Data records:
╔══

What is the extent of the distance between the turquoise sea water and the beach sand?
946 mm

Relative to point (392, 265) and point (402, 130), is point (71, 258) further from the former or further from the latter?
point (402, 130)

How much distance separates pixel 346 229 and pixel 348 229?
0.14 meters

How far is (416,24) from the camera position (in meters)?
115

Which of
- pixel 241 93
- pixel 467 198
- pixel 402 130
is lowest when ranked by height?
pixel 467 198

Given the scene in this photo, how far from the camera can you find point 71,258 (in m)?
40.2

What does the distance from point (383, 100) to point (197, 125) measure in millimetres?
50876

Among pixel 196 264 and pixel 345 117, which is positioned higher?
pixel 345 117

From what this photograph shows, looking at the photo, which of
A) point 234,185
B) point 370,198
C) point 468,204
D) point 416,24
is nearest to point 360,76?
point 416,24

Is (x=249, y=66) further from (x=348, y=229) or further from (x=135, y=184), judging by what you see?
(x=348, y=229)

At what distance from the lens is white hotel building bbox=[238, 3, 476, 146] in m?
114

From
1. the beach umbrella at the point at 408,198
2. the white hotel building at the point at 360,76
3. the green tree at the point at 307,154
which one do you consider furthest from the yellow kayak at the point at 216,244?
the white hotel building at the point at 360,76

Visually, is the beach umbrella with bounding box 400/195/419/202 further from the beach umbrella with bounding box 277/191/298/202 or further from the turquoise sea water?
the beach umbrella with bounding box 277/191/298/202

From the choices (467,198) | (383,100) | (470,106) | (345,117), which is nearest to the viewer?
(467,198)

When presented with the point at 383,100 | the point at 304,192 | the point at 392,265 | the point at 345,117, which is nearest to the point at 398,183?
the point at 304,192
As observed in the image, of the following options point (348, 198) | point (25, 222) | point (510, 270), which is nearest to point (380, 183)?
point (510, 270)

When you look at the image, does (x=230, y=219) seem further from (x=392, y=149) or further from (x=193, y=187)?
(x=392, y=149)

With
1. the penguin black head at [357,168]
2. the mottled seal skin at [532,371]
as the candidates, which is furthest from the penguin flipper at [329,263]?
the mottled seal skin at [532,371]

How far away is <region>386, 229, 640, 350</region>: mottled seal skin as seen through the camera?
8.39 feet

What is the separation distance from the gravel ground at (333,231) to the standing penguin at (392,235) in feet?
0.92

╚══

◆ **YOUR OBJECTIVE**: Write the complete data out, exactly as above.

◆ **WRITTEN SOLUTION**:
What is the extent of the distance between the turquoise sea water and the beach sand?
946 mm

Relative to point (392, 265) and point (402, 130), is point (71, 258) further from the former or further from the latter?
point (402, 130)

How much distance separates pixel 346 229 and pixel 348 229?
0.14 meters

How far is (416,24) from the camera position (in meters)?
115

Which of
- pixel 241 93
- pixel 467 198
- pixel 402 130
is lowest when ranked by height?
pixel 467 198

Given the scene in this photo, how far from the camera can you find point 71,258 (in m)?
40.2

What does the distance from point (383, 100) to point (197, 125) measure in millimetres?
50876

Among pixel 196 264 and pixel 345 117, which is positioned higher?
pixel 345 117

From what this photograph shows, looking at the photo, which of
A) point 234,185
B) point 370,198
C) point 468,204
D) point 416,24
is nearest to point 360,76?
point 416,24

Is (x=249, y=66) further from (x=348, y=229) or further from (x=135, y=184), judging by what you see?
(x=348, y=229)

At what distance from the lens is white hotel building bbox=[238, 3, 476, 146] in m?
114

From
1. the beach umbrella at the point at 408,198
2. the white hotel building at the point at 360,76
3. the green tree at the point at 307,154
which one do you consider furthest from the yellow kayak at the point at 216,244?
the white hotel building at the point at 360,76

Visually, is the beach umbrella with bounding box 400/195/419/202 further from the beach umbrella with bounding box 277/191/298/202 or further from the turquoise sea water?
the beach umbrella with bounding box 277/191/298/202

From the choices (467,198) | (383,100) | (470,106) | (345,117), which is nearest to the viewer?
(467,198)

When presented with the point at 383,100 | the point at 304,192 | the point at 392,265 | the point at 345,117, which is nearest to the point at 398,183?
the point at 304,192
As observed in the image, of the following options point (348, 198) | point (25, 222) | point (510, 270), which is nearest to point (380, 183)?
point (510, 270)

When you look at the image, does (x=230, y=219) seem further from (x=392, y=149) or further from (x=193, y=187)?
(x=392, y=149)

With
1. the penguin black head at [357,168]
2. the mottled seal skin at [532,371]
as the candidates, which is furthest from the penguin flipper at [329,263]?
the mottled seal skin at [532,371]

How far away is <region>386, 229, 640, 350</region>: mottled seal skin as seen through the camera?
8.39 feet

What is the separation distance from the gravel ground at (333,231) to the standing penguin at (392,235) in feet?
0.92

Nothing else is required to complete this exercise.